It has come to my attention lately that only about half of my friends know my name. While having dinner with one of my closest friends from college, we were in the middle of a very lively discussion about Gilmore Girls when I dropped a glob of ranch on my shirt, at least my third spill of the hour. “Oh my God, Cande, eat much?” I say aloud to myself, wiping the dressing off with a napkin. “Wait,” she stops me. “Who’s ‘Cande’?”
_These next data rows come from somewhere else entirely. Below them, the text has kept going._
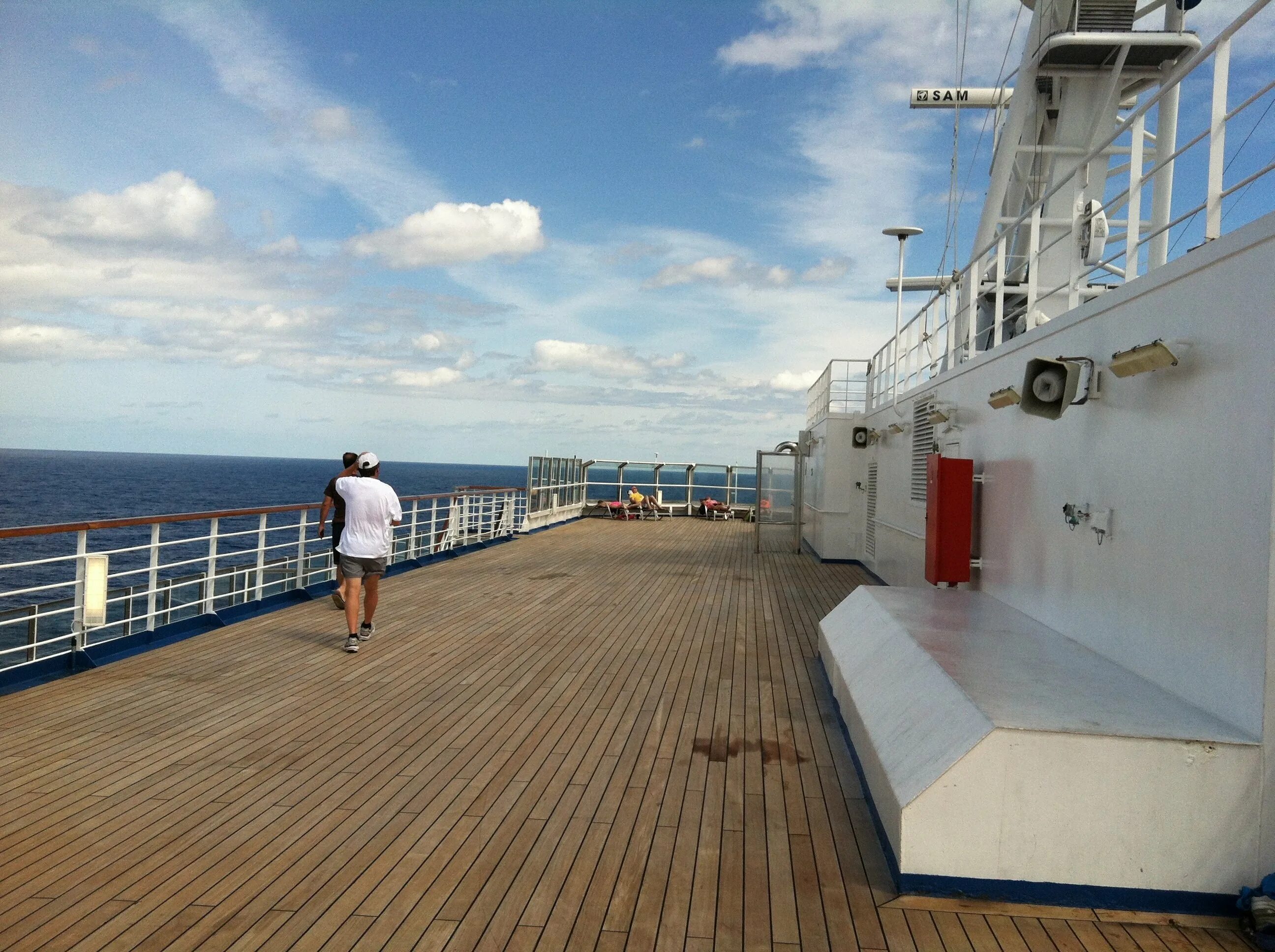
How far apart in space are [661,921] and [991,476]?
14.3 ft

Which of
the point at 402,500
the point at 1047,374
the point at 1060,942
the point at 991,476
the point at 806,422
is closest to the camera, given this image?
the point at 1060,942

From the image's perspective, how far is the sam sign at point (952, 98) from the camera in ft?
50.6

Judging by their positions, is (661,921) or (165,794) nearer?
(661,921)

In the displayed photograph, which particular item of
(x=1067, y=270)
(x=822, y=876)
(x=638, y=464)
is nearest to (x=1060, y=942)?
(x=822, y=876)

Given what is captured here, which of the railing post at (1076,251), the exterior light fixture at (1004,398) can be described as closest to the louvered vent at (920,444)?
the exterior light fixture at (1004,398)

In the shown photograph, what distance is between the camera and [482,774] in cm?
Answer: 401

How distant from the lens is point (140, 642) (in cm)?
625

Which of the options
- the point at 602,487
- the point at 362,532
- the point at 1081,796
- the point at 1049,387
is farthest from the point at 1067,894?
the point at 602,487

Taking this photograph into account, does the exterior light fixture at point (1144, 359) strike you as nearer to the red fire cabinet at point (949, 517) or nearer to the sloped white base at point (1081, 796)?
the sloped white base at point (1081, 796)

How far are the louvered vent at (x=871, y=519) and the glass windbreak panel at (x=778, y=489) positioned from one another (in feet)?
6.63

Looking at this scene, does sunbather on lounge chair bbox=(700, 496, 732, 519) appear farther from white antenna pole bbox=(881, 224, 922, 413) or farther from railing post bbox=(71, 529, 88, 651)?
railing post bbox=(71, 529, 88, 651)

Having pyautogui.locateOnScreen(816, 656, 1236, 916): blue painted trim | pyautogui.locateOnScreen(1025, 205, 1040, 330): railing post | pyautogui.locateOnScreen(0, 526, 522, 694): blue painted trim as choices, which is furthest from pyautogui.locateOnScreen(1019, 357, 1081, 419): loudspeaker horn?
pyautogui.locateOnScreen(0, 526, 522, 694): blue painted trim

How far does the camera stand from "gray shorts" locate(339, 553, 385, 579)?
6332 millimetres

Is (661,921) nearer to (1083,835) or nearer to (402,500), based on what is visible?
(1083,835)
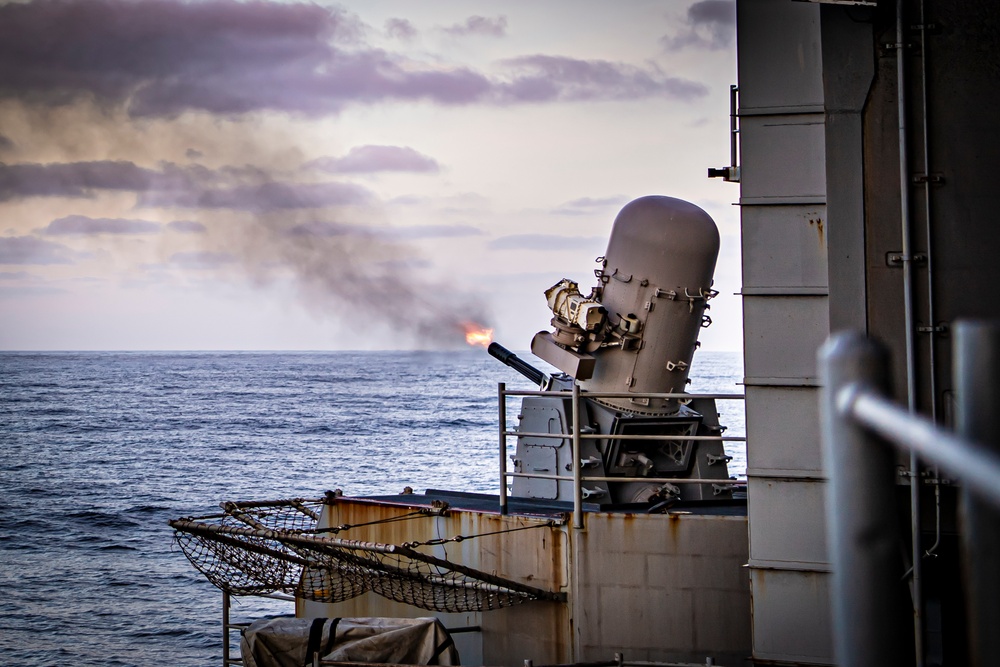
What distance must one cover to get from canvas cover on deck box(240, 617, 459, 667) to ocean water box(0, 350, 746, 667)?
51.5 feet

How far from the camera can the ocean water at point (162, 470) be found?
27875mm

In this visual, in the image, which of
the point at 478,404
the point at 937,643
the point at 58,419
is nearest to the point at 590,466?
the point at 937,643

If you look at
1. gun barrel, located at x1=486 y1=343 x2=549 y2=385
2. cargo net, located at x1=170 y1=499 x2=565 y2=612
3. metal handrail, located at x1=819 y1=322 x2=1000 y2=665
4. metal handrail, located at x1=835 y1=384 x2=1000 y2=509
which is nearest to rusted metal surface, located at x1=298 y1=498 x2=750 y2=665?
cargo net, located at x1=170 y1=499 x2=565 y2=612

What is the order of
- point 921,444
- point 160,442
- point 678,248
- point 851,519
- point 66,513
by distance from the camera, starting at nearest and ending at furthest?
point 921,444 → point 851,519 → point 678,248 → point 66,513 → point 160,442

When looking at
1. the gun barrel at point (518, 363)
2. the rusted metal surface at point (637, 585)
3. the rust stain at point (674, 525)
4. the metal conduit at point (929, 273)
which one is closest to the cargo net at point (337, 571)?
the rusted metal surface at point (637, 585)

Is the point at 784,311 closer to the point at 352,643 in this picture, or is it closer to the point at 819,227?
the point at 819,227

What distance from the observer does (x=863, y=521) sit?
1.55 m

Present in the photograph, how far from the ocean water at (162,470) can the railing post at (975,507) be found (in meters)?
24.8

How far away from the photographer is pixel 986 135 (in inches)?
297

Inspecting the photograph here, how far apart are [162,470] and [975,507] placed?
60.8 metres

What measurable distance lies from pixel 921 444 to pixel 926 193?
6.75 meters

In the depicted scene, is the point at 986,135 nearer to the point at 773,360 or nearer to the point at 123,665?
the point at 773,360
Let me explain. For twenty years, I have lived with the struggle of having a hard-to-pronounce name. I go by “Cande” (pronounced Kahn-de), which is a short version of my full name, Candelaria. I always dreaded first days of school, when teachers would call out for a “Calendar” or a “Candelabra.” I avoided going to Starbucks, knowing that the barista would mishear and hand me tall coffee cup with the word “Grande” scribbled across it. Ironic. Introducing myself to new people was my least favorite, though. It’s at least a three-step process. Say it once, normal: “Hi, I’m Cande.” Say it a second time, louder: “HI, I’M CANDE.” Say it a third time, very slow: “Hiiiiiii, I’m Caaaaaaaan….deeeeeee.” In special circumstances, there’s even the additional fourth step of spelling it out. For some reason, you’re not allowed to let go of a person’s hand until they can understand your name, and a handshake can only last about five seconds before it becomes very uncomfortable and someone starts sweating. Okay, before I start sweating.
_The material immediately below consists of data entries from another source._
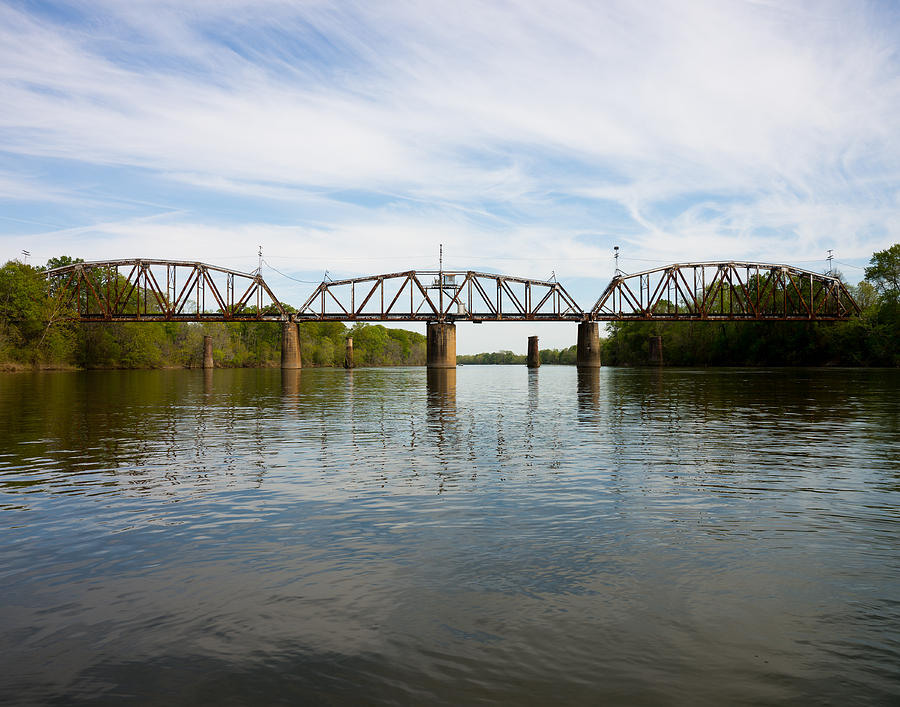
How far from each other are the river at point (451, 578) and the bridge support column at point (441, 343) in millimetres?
114408

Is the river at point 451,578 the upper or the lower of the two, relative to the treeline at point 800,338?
lower

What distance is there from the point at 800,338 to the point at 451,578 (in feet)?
495

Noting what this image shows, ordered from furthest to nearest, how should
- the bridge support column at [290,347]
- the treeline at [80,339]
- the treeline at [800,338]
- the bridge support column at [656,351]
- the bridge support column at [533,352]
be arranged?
the bridge support column at [533,352] → the bridge support column at [656,351] → the bridge support column at [290,347] → the treeline at [800,338] → the treeline at [80,339]

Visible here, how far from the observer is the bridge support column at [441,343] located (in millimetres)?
131750

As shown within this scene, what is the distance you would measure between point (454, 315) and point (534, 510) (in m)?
129

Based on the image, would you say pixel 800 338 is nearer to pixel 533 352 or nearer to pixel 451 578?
pixel 533 352

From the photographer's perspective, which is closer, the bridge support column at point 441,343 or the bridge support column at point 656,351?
the bridge support column at point 441,343

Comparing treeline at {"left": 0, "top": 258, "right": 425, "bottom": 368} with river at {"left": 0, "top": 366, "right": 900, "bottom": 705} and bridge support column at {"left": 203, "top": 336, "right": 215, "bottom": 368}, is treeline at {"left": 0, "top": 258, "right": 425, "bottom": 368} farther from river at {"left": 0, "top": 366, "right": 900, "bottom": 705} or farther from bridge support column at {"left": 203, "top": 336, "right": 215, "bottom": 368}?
river at {"left": 0, "top": 366, "right": 900, "bottom": 705}

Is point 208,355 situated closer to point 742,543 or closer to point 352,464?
point 352,464

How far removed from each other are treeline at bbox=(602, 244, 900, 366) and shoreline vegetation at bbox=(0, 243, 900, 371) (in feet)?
0.62

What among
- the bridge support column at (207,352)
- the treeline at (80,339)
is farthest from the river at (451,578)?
the bridge support column at (207,352)

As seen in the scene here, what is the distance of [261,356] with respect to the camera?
18762 centimetres

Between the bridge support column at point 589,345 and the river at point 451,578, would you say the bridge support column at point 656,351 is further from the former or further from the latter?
the river at point 451,578

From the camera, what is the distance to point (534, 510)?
10852 mm
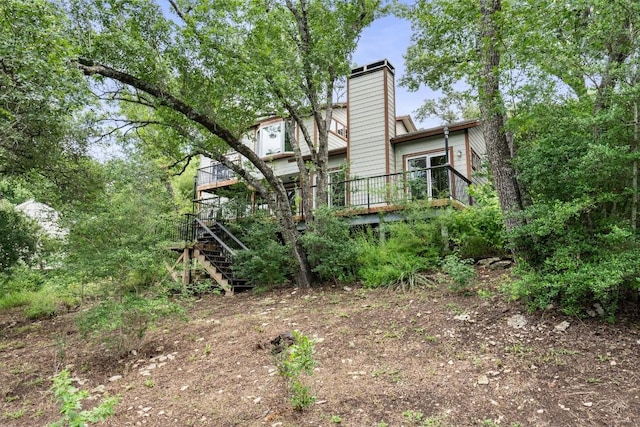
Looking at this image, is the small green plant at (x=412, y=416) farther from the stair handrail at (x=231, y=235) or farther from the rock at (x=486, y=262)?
the stair handrail at (x=231, y=235)

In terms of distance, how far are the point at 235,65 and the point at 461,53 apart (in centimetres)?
489

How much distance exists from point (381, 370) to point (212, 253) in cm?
764

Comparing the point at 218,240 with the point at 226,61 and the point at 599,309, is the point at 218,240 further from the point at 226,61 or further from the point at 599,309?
the point at 599,309

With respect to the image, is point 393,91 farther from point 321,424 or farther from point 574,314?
point 321,424

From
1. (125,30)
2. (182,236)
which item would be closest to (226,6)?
(125,30)

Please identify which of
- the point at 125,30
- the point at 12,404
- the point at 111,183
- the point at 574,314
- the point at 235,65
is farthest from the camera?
the point at 111,183

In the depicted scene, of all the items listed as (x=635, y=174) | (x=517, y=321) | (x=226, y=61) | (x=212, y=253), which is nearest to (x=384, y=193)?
(x=226, y=61)

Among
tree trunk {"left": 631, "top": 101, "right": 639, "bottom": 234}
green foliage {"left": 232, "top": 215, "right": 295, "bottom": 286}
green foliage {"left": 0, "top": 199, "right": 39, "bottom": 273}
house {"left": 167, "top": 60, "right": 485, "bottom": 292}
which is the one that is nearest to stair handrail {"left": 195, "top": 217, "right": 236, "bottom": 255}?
house {"left": 167, "top": 60, "right": 485, "bottom": 292}

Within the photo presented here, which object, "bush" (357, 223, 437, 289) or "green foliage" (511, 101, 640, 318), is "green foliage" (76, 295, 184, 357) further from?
"green foliage" (511, 101, 640, 318)

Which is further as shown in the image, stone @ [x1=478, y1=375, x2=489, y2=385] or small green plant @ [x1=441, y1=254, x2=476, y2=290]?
small green plant @ [x1=441, y1=254, x2=476, y2=290]

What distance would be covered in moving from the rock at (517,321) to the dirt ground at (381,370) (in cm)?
1

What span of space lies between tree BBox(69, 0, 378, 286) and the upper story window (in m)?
5.79

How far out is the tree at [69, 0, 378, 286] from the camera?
22.4 feet

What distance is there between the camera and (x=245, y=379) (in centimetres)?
402
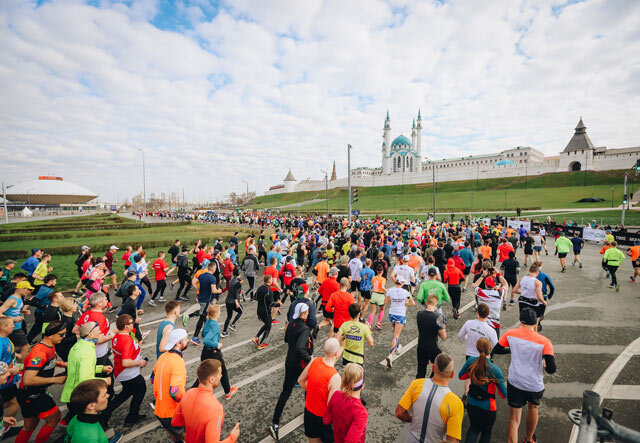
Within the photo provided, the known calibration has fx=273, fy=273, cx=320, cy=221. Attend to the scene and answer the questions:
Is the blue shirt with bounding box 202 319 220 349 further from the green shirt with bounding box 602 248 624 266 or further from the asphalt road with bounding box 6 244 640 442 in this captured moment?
the green shirt with bounding box 602 248 624 266

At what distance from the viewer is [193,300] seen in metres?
10.3

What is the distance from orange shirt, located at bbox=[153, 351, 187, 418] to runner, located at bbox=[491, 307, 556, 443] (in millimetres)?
4632

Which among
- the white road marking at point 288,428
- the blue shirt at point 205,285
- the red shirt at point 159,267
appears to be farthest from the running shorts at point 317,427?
the red shirt at point 159,267

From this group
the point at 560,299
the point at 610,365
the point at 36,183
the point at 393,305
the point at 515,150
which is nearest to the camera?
the point at 610,365

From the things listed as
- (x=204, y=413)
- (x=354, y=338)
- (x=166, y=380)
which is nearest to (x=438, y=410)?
(x=354, y=338)

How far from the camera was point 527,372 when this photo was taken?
3980mm

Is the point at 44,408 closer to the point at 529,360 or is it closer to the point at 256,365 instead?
the point at 256,365

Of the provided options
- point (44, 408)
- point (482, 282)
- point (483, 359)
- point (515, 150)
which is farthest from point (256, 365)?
point (515, 150)

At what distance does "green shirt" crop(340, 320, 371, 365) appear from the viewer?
4629 mm

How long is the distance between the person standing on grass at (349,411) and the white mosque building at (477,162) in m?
99.6

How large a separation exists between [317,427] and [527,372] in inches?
123

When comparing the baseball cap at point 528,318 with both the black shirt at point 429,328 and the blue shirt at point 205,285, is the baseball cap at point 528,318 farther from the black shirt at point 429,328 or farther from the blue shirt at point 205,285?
the blue shirt at point 205,285

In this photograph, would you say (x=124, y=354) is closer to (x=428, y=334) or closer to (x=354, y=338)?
(x=354, y=338)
That’s why at some point, I just started teaching people to pronounce my name as “Candy.” For years it has proven a fairly solid solution to my problem. It’s easier for me to say when I’m introducing myself, and it’s easier for everyone else to understand. What I didn’t realize, is that a name is more than just an identification, it’s part of your identity. Your name is loaded with meaning, whether your parents intend those meanings or not. As easy as it is to pronounce, there are consequences to allowing myself to be called by my anglicized name, “Candy.” I frequently get comments like, “what a cute name,” or, “you must be so sweet!” Sure, it’s okay to be sweet and cute when you’re just talking to your friends or petting a puppy, but I don’t want that to be the first association when people think of me. I stand at a whopping 4 feet 11 inches tall and I have a round, childlike face. It’s a challenge just to get the hostess at Denny’s, who always approaches with a kid’s menu in her hand, to take me seriously as an adult, let alone my professors or potential employers.
More important than what “Candy” means to other people, though, is what “Cande” means to me. Cande was my grandmother, and it was my grandmother’s grandmother. Cande is the history of strong Hispanic women who worked to make better lives for themselves and their families in new worlds and new countries. Cande is the delicate bounce of a “c” and a subtle “d,” the sounds familiar to the language of my family and my neighbors and my ancestors. Cande is my mother speaking to me, and me speaking to myself.
Your name is more than a label, it’s a part of you. There is a story behind it, and it is the title of the story you write for yourself. My friend couldn’t have known all of this about me without knowing my real name. Your name shouldn’t have to bend itself around what is convenient for everybody else. Be a good friend, a good daughter, a good student, or just somebody who adds value to the world. Then, believe me, people will want to know your name, and they’ll want to say it right.